- _PROBLEM TO WORK ON_: Your answer should consist of each line from the data below that contains "Nieuw".

- _EXTRACTED DATA_:
★ ★ ★

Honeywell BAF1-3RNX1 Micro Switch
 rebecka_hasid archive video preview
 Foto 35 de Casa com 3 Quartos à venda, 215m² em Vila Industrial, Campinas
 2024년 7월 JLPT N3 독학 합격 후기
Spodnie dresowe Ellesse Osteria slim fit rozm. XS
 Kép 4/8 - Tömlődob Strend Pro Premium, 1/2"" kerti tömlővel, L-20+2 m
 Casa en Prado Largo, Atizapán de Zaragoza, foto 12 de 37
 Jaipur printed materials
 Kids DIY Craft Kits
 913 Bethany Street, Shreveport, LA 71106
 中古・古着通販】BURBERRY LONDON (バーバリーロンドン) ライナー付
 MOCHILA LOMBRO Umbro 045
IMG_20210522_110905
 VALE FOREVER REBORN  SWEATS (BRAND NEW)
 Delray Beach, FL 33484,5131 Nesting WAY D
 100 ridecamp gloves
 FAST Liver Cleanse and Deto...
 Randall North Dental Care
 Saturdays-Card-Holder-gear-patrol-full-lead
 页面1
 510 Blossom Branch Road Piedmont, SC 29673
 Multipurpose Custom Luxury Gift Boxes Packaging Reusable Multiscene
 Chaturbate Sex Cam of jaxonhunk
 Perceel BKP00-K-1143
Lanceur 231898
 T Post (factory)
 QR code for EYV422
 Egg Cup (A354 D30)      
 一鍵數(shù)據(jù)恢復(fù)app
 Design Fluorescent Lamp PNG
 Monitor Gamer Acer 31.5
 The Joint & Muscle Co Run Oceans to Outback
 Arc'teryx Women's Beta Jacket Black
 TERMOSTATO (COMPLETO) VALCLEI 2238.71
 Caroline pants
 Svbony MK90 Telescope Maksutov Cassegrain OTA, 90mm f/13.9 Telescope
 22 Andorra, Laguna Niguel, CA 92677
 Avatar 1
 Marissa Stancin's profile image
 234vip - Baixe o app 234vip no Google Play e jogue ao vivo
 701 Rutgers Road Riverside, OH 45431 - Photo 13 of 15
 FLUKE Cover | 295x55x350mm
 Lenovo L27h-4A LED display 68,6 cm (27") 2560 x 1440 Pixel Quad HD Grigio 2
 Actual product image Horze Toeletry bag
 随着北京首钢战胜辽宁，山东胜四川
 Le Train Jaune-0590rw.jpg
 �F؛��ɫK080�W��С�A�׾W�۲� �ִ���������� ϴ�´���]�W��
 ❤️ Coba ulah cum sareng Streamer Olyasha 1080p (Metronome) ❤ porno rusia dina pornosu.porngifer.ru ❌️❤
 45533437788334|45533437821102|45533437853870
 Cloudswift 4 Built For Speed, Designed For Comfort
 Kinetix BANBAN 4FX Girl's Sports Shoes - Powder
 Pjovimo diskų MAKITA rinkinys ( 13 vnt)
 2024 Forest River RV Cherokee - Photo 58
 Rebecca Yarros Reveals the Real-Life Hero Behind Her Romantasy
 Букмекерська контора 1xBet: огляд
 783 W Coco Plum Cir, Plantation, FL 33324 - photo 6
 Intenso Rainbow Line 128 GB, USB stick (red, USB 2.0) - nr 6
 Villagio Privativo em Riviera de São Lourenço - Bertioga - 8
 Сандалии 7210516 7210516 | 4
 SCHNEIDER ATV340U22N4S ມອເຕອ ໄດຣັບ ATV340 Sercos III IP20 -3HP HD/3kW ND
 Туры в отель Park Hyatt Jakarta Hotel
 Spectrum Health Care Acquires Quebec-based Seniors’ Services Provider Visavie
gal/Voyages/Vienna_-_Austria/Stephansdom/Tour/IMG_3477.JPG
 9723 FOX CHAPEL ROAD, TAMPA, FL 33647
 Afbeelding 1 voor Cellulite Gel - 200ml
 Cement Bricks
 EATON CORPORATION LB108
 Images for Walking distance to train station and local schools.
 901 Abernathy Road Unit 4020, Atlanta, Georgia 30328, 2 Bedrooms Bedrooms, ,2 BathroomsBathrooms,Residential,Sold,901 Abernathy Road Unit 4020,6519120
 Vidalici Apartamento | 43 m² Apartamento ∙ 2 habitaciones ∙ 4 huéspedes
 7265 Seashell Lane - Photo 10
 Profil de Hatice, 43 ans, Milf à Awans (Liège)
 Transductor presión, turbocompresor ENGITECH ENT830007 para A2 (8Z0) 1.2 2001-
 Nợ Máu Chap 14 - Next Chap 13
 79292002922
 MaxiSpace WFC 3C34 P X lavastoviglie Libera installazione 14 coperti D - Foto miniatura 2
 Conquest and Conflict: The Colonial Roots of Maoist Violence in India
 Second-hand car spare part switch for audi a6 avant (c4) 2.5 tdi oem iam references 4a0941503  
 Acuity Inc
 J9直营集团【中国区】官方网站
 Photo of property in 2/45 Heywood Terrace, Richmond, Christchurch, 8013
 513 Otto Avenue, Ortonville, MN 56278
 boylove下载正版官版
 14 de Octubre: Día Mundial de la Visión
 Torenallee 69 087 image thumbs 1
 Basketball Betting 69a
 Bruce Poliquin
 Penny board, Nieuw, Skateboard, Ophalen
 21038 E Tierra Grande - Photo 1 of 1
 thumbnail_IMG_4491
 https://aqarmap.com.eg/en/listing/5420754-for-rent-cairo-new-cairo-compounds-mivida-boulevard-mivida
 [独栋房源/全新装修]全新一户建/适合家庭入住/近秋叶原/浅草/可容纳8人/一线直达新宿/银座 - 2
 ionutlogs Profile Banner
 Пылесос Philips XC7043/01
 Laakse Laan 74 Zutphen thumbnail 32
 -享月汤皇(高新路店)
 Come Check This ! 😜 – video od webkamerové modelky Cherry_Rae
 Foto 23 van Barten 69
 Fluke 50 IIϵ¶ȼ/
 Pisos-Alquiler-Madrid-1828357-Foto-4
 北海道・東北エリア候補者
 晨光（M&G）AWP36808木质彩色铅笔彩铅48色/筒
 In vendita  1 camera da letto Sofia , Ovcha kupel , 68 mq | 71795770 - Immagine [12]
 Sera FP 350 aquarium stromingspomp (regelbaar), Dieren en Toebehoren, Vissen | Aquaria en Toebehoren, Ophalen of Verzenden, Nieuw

★ ★ ★

- _EXERCISE ANSWER_:
 Penny board, Nieuw, Skateboard, Ophalen
 Sera FP 350 aquarium stromingspomp (regelbaar), Dieren en Toebehoren, Vissen | Aquaria en Toebehoren, Ophalen of Verzenden, Nieuw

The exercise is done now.